ÉNONCÉ A:
Répondez à ces questions d'après l'article sur Stegano :
(i) Dans quels logiciels ce malware exploite-t-il des failles ?
(ii) Où son code est-il caché ?
(iii) Selon Robert Lipovsky, par combien d'internautes la publicité a-t-elle été affichée ?
ÉNONCÉ B:
Résumez sous forme de liste le paragraphe de l'article sur Stegano qui commence par « Voilà encore une preuve », en gardant ses faits principaux.
ÉNONCÉ C:
Recopiez mot pour mot tout le passage de l'article sur Stegano, depuis « Voilà encore une » jusqu'à « pub en ligne. ».

TEXTE SÉLECTIONNÉ:
Voilà encore une preuve que les cybercriminels deviennent de plus en plus malins. Les chercheurs en sécurité d’Eset viennent de mettre la main sur un malware qui exploite des failles dans Internet Explorer et Flash Player, et dont le code est caché directement dans les pixels d’une image de publicité. C’est pourquoi il a été baptisé « Stegano », en référence à la stéganographie, l’art de dissimuler des messages secrets dans des choses en apparence anodines, comme ici une pub en ligne.
L’impact de ce malware, en revanche, est loin d’être anodin. Selon Eset, la publicité vérolée a été diffusée entre autres sur des sites d’actualités très populaires, lui permettant d’être affichée par « plus d’un million d’internautes », explique Robert Lipovsky, l’un des chercheurs d’Eset, dans une note de blog. L’attaque se déroule de façon totalement automatique, la victime n’a pas même pas besoin de cliquer sur la publicité. D’après les chercheurs, Stegano a été utilisé par les cybercriminels pour installer sur les machines des victimes des chevaux de Trois bancaires, des portes dérobées et des logiciels espions. Mais en théorie, il n’y a pas vraiment de limite. « Les victimes pourraient également être confrontées à de méchantes attaques de ransomware », souligne Robert Lipovsky.

DONNÉES SOURCES:

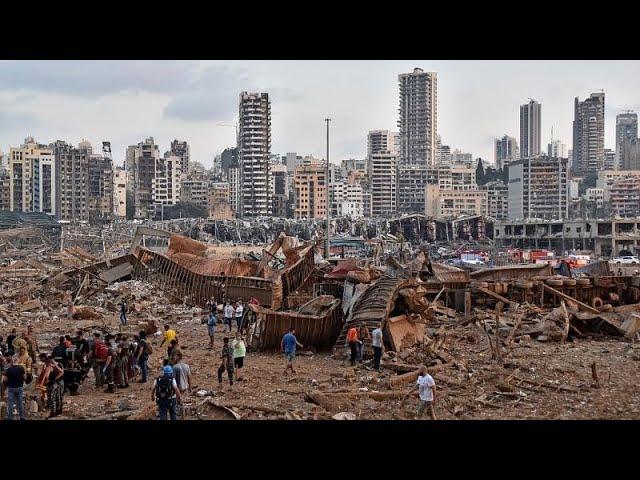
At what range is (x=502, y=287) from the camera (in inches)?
781

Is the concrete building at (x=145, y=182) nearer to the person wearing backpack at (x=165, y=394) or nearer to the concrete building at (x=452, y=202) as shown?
the concrete building at (x=452, y=202)

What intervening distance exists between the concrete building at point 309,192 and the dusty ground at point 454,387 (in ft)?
331

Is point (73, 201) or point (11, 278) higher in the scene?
point (73, 201)

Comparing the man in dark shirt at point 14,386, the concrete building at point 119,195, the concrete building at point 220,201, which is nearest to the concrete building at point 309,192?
the concrete building at point 220,201

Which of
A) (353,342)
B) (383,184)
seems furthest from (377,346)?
(383,184)

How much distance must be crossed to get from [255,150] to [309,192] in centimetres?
1156

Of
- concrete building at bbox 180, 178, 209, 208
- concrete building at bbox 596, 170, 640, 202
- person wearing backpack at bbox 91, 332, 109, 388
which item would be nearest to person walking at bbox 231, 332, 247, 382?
person wearing backpack at bbox 91, 332, 109, 388

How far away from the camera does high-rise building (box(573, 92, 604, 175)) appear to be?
179 meters

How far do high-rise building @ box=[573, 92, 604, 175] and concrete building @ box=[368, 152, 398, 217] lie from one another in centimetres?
7126

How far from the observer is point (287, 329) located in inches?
573

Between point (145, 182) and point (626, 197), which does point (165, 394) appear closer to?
point (145, 182)
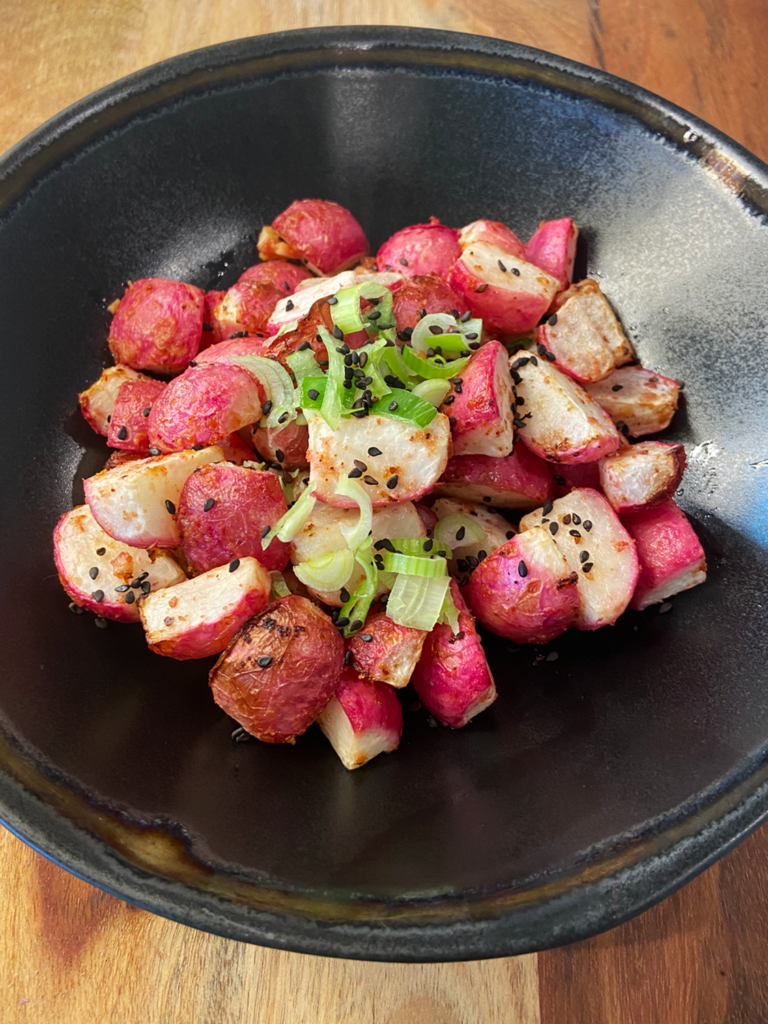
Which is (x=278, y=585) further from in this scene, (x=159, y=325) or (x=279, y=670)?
(x=159, y=325)

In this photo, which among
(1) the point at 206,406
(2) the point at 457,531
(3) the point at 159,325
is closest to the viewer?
(1) the point at 206,406

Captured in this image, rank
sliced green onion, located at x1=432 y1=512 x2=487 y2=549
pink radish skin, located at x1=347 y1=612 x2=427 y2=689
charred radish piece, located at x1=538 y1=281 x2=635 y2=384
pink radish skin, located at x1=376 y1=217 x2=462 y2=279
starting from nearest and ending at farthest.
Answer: pink radish skin, located at x1=347 y1=612 x2=427 y2=689
sliced green onion, located at x1=432 y1=512 x2=487 y2=549
charred radish piece, located at x1=538 y1=281 x2=635 y2=384
pink radish skin, located at x1=376 y1=217 x2=462 y2=279

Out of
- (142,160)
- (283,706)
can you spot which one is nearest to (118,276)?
(142,160)

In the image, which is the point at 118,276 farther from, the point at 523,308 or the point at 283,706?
the point at 283,706

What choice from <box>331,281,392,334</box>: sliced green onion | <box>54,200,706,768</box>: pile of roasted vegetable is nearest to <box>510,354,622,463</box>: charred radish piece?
<box>54,200,706,768</box>: pile of roasted vegetable

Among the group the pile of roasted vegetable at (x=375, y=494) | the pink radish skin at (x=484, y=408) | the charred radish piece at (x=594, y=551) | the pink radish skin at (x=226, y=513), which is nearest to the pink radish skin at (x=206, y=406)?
the pile of roasted vegetable at (x=375, y=494)

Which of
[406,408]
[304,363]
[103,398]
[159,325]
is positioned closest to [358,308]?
[304,363]

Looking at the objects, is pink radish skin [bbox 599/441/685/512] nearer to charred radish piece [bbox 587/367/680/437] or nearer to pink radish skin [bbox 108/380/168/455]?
charred radish piece [bbox 587/367/680/437]
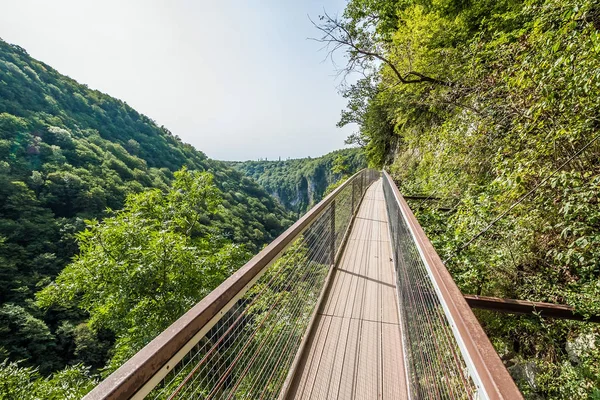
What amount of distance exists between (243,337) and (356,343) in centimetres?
139

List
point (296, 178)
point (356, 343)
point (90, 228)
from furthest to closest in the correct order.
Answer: point (296, 178) → point (90, 228) → point (356, 343)

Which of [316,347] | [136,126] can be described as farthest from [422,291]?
[136,126]

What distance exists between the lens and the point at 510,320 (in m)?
2.88

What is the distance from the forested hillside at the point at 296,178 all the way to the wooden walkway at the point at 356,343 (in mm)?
88460

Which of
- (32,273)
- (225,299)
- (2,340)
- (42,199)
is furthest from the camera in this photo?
(42,199)

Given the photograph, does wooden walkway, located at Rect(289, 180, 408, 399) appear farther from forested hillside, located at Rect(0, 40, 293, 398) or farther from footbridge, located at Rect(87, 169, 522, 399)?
forested hillside, located at Rect(0, 40, 293, 398)

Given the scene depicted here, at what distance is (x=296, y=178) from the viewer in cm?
12450

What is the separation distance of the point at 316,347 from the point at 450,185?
4.08 m

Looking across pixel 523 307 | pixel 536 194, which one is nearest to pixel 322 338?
pixel 523 307

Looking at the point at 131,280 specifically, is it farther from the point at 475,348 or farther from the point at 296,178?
the point at 296,178

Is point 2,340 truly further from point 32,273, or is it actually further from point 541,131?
point 541,131

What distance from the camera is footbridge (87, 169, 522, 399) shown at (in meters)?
0.64

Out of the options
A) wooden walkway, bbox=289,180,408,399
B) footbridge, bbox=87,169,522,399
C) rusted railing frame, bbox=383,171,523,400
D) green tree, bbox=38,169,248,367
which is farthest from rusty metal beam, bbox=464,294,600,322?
green tree, bbox=38,169,248,367

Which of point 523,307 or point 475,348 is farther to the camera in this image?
point 523,307
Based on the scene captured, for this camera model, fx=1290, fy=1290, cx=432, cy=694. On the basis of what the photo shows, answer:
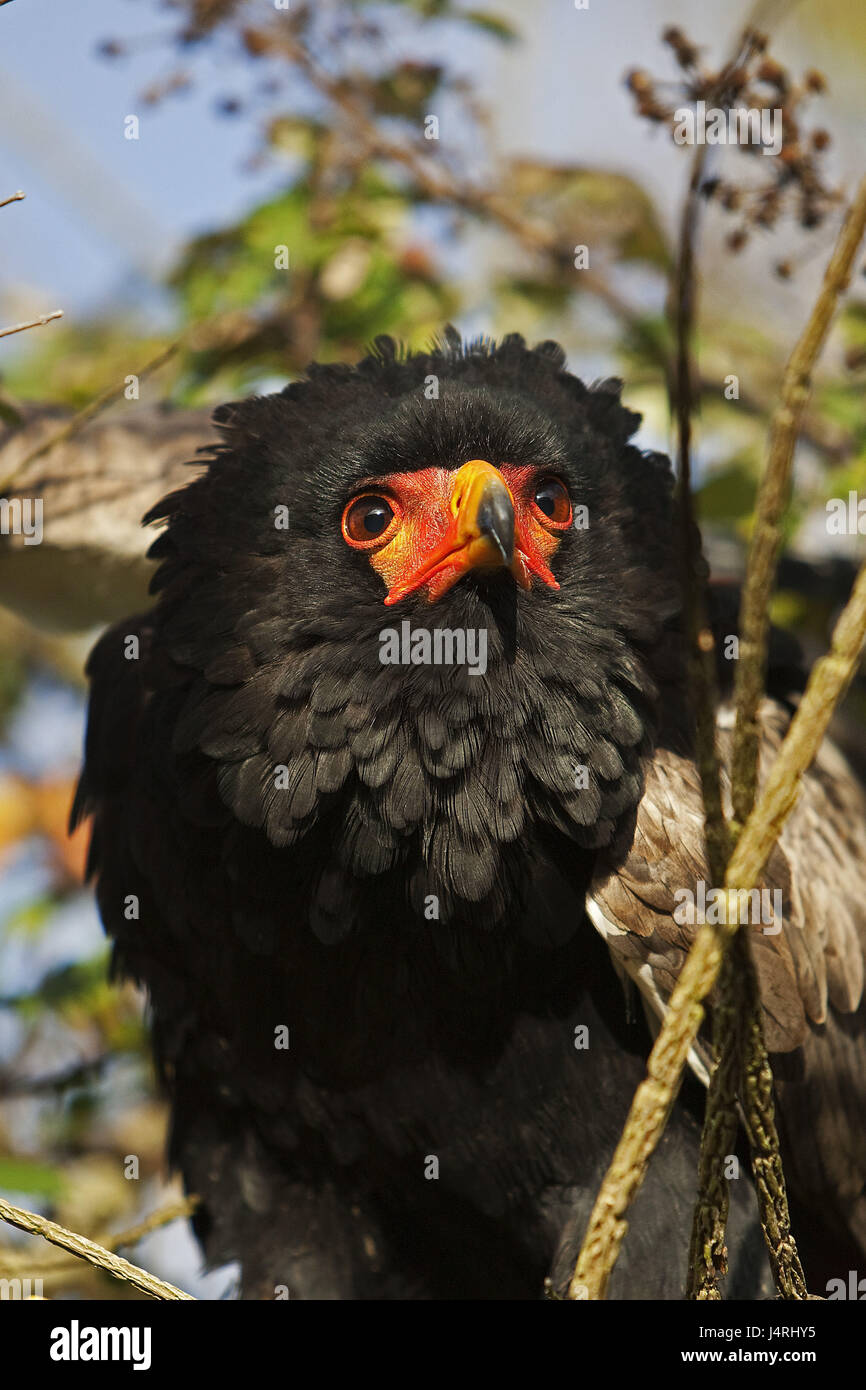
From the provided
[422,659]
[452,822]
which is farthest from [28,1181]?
[422,659]

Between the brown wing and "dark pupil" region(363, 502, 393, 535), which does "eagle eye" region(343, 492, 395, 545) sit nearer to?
"dark pupil" region(363, 502, 393, 535)

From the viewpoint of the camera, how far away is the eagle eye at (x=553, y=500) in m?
4.14

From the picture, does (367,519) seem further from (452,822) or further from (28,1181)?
(28,1181)

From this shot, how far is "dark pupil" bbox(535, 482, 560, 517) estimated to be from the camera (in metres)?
4.14

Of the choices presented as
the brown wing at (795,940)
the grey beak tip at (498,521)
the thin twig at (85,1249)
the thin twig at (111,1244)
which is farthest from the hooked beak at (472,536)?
the thin twig at (111,1244)

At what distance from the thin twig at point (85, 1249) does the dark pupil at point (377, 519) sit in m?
2.14

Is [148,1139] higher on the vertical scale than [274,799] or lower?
lower

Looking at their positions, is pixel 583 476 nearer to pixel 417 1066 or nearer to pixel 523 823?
pixel 523 823

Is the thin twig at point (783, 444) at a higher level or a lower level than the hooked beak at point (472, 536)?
lower

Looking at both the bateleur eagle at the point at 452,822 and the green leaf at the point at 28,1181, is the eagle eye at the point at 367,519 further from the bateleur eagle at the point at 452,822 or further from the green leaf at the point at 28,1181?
the green leaf at the point at 28,1181

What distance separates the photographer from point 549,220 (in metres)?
7.16

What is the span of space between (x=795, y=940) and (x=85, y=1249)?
8.15 ft

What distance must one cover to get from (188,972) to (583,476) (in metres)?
2.23

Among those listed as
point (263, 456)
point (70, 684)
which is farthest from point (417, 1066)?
point (70, 684)
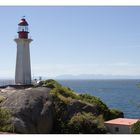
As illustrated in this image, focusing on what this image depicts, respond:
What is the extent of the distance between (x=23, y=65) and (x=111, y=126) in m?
9.96

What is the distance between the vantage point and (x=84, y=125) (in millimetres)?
19141

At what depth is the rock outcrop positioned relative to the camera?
59.6ft

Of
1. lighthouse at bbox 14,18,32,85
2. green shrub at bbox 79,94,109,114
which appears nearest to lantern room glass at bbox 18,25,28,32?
lighthouse at bbox 14,18,32,85

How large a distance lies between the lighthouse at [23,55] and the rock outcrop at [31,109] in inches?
312

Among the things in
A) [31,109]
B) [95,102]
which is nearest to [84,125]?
[31,109]

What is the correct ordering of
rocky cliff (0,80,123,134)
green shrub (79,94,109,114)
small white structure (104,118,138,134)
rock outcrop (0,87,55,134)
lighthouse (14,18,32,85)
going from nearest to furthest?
rock outcrop (0,87,55,134) < rocky cliff (0,80,123,134) < small white structure (104,118,138,134) < green shrub (79,94,109,114) < lighthouse (14,18,32,85)

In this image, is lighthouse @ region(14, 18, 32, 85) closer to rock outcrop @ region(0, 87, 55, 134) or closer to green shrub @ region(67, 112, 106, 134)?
rock outcrop @ region(0, 87, 55, 134)

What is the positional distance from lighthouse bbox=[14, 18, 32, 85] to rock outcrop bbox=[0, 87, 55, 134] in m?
7.93

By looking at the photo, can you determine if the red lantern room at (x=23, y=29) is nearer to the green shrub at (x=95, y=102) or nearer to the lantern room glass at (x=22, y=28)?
the lantern room glass at (x=22, y=28)

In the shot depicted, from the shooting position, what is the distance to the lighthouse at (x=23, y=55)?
2875 centimetres

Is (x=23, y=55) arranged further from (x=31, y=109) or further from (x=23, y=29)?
(x=31, y=109)
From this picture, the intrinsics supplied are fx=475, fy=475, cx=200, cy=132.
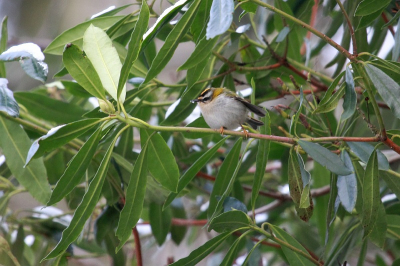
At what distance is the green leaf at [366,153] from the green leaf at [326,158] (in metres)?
0.19

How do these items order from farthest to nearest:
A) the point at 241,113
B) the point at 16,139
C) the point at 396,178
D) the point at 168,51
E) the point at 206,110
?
the point at 241,113
the point at 206,110
the point at 16,139
the point at 396,178
the point at 168,51

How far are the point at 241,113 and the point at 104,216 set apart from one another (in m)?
0.95

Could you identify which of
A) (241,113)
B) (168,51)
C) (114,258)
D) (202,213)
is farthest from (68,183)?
(202,213)

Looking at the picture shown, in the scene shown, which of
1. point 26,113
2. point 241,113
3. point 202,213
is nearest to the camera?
point 26,113

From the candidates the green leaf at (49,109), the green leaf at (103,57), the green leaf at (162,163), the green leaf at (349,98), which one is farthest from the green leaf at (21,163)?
the green leaf at (349,98)

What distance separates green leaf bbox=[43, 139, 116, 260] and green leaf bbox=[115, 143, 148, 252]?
108 mm

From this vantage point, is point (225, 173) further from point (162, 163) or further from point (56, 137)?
point (56, 137)

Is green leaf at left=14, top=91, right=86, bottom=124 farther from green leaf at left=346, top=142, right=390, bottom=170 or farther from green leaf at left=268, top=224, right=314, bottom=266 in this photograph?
green leaf at left=346, top=142, right=390, bottom=170

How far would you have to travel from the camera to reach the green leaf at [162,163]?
1.71 m

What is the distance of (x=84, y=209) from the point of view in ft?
5.14

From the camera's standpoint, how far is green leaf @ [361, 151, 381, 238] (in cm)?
155

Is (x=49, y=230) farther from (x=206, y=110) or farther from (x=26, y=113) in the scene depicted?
(x=206, y=110)

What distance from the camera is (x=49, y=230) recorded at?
104 inches

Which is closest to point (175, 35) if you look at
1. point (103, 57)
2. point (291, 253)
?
point (103, 57)
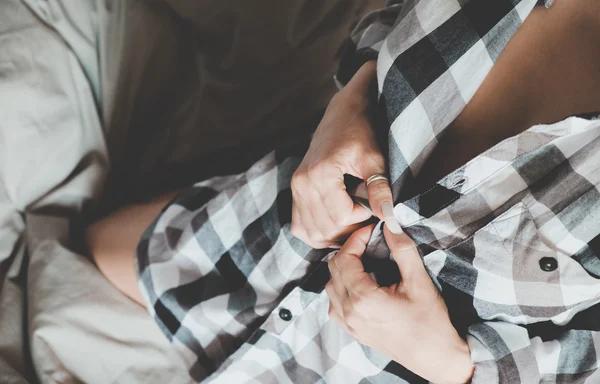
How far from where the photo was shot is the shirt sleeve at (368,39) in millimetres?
793

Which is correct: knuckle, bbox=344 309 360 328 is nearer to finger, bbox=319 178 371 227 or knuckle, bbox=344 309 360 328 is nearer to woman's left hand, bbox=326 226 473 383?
woman's left hand, bbox=326 226 473 383


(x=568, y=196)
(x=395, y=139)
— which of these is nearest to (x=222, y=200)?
(x=395, y=139)

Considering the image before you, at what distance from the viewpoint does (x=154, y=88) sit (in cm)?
100

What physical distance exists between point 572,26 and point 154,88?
27.0 inches

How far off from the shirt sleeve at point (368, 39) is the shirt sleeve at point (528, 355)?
407mm

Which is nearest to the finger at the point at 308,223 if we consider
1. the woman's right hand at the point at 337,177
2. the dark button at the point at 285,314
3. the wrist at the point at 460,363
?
the woman's right hand at the point at 337,177

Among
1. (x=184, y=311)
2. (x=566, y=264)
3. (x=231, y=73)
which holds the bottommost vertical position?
(x=184, y=311)

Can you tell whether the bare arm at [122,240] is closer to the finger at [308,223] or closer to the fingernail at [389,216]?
the finger at [308,223]

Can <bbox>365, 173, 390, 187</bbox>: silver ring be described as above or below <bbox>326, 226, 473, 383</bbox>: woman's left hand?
above

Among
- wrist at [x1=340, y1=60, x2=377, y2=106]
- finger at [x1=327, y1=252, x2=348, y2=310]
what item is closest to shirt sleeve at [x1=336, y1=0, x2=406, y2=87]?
wrist at [x1=340, y1=60, x2=377, y2=106]

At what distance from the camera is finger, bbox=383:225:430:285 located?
608 mm

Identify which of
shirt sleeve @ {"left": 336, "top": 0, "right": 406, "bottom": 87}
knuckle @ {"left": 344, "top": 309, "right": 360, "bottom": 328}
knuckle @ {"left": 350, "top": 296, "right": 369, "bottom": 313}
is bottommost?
knuckle @ {"left": 344, "top": 309, "right": 360, "bottom": 328}

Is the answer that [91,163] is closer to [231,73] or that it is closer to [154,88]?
[154,88]

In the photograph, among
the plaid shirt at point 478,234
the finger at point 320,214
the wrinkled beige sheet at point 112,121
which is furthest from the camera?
the wrinkled beige sheet at point 112,121
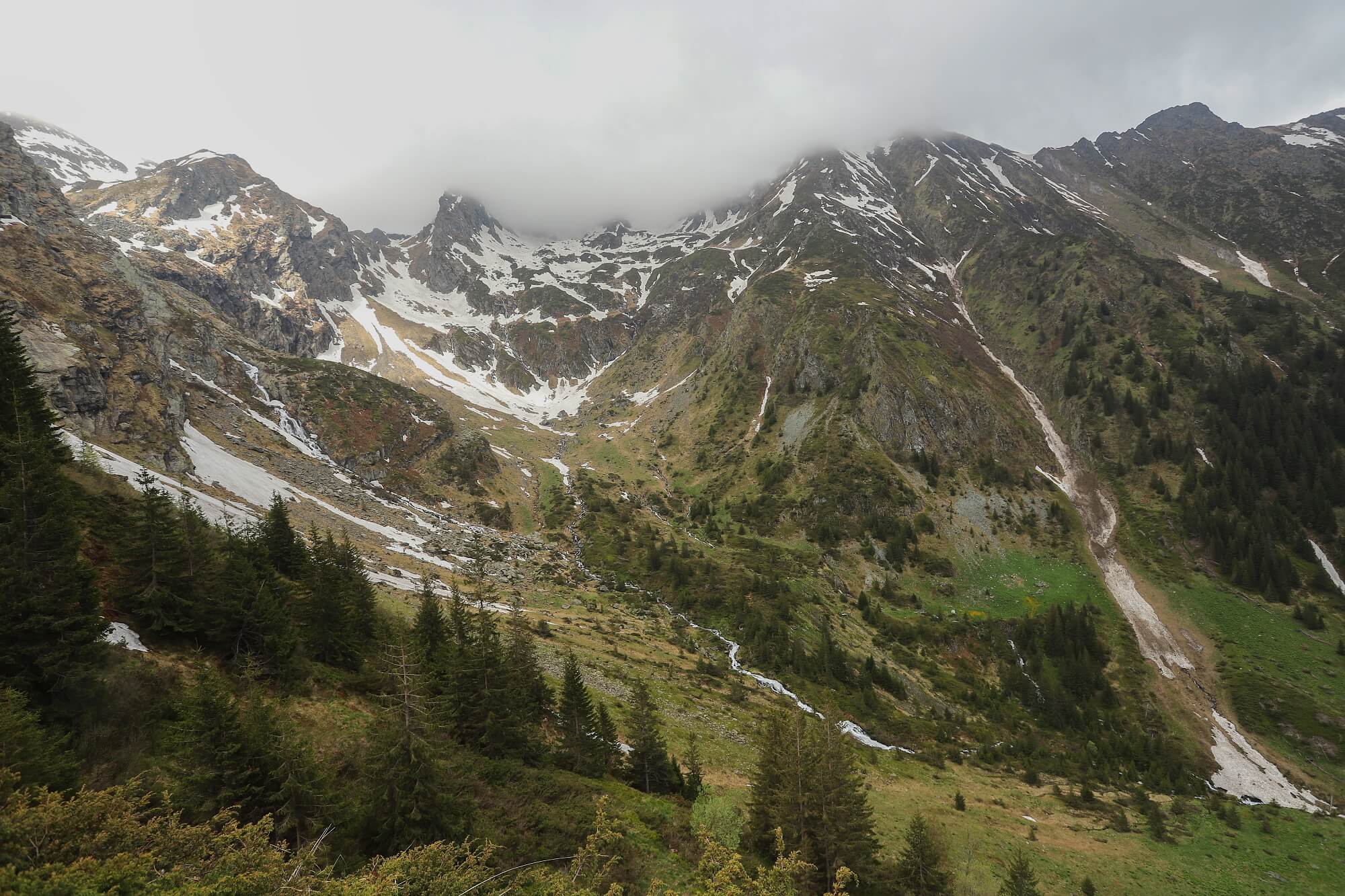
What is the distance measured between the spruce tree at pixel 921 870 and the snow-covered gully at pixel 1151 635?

RÉSULTAT DE L'EXERCICE A:
(i) Dans Internet Explorer et Flash Player.
(ii) Directement dans les pixels d'une image de publicité.
(iii) Par plus d'un million d'internautes.

RÉSULTAT DE L'EXERCICE B:
- Les chercheurs en sécurité d'Eset ont découvert un malware qui exploite des failles dans Internet Explorer et Flash Player.
- Son code est caché directement dans les pixels d'une image de publicité.
- Il a été baptisé « Stegano », en référence à la stéganographie, l'art de dissimuler des messages secrets dans des choses en apparence anodines.

RÉSULTAT DE L'EXERCICE C:
Voilà encore une preuve que les cybercriminels deviennent de plus en plus malins. Les chercheurs en sécurité d’Eset viennent de mettre la main sur un malware qui exploite des failles dans Internet Explorer et Flash Player, et dont le code est caché directement dans les pixels d’une image de publicité. C’est pourquoi il a été baptisé « Stegano », en référence à la stéganographie, l’art de dissimuler des messages secrets dans des choses en apparence anodines, comme ici une pub en ligne.